The data |
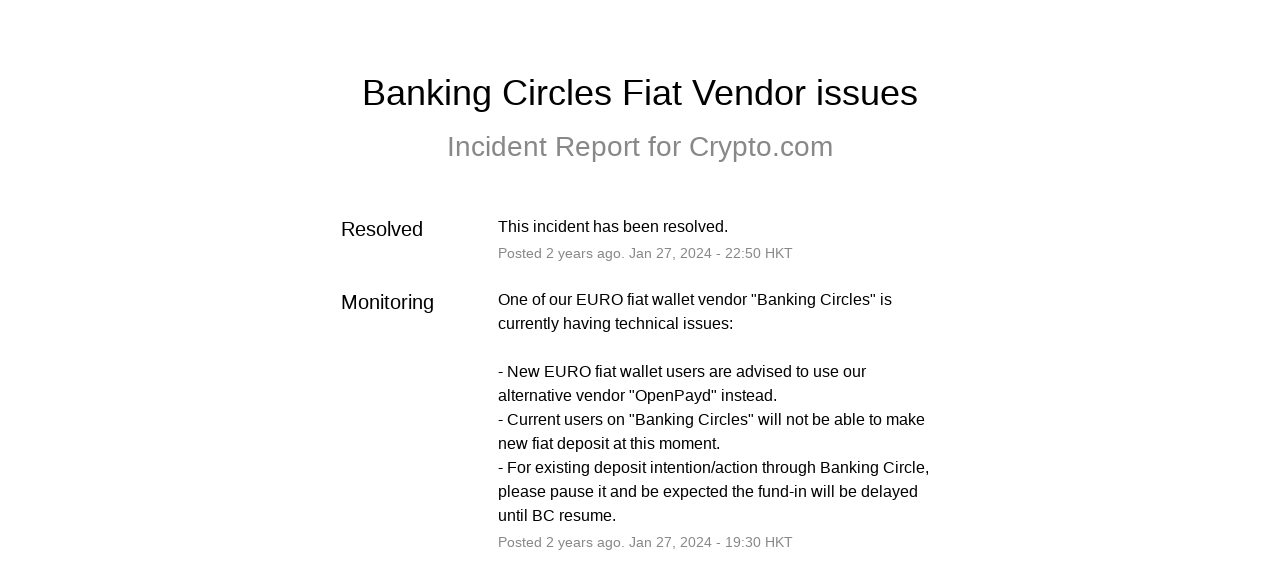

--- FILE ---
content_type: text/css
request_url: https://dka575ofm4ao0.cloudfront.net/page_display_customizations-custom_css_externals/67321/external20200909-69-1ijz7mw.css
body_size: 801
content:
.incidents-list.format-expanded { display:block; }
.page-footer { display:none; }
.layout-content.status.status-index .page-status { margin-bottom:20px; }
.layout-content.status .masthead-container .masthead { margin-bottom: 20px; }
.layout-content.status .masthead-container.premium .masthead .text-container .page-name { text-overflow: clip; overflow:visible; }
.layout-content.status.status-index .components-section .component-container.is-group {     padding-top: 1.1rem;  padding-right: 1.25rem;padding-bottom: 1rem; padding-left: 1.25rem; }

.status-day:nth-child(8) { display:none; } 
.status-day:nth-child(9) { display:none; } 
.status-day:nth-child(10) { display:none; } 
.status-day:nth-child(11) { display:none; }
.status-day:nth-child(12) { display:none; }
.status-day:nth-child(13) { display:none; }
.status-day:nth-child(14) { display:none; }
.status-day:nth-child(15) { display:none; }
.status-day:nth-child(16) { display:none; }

---

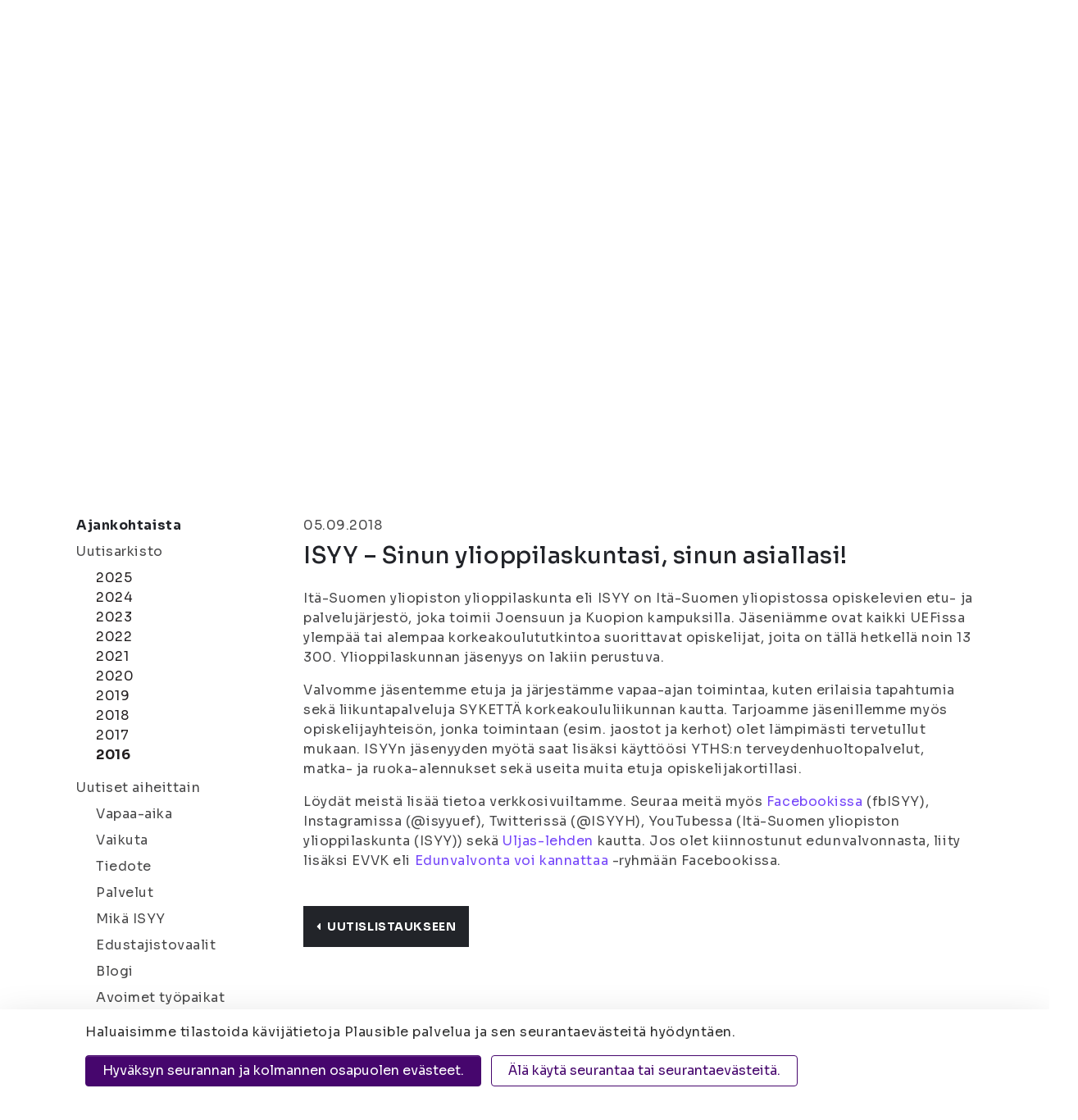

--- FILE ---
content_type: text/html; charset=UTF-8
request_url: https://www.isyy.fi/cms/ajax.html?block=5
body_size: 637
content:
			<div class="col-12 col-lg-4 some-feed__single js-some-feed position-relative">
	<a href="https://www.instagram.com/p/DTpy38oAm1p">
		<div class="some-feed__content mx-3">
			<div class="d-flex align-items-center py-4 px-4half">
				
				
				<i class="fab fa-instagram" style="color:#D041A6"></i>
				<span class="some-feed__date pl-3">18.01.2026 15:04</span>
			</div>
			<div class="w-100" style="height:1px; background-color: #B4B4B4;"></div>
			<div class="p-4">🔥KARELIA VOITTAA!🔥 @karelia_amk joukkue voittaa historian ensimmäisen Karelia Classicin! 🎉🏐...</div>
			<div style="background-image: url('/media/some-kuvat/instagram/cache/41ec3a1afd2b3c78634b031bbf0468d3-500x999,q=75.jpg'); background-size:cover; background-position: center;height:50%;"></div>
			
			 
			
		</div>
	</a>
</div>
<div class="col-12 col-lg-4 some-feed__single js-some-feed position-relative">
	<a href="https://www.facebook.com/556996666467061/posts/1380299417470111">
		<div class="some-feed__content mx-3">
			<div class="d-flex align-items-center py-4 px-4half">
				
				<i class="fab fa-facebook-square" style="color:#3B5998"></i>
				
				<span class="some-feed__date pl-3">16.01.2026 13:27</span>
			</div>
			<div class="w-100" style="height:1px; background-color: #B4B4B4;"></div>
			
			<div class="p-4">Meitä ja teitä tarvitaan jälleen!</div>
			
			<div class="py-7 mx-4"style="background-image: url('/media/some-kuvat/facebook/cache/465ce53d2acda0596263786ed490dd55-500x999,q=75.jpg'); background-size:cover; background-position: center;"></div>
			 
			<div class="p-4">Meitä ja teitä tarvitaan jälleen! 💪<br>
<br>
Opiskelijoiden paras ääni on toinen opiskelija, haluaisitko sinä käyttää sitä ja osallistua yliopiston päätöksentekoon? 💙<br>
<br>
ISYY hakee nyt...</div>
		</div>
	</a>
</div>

Directions for this task |
Only the lines above that hold "masthead" are wanted. Show every one of them.

Written solution |
.layout-content.status .masthead-container .masthead { margin-bottom: 20px; }
.layout-content.status .masthead-container.premium .masthead .text-container .page-name { text-overflow: clip; overflow:visible; }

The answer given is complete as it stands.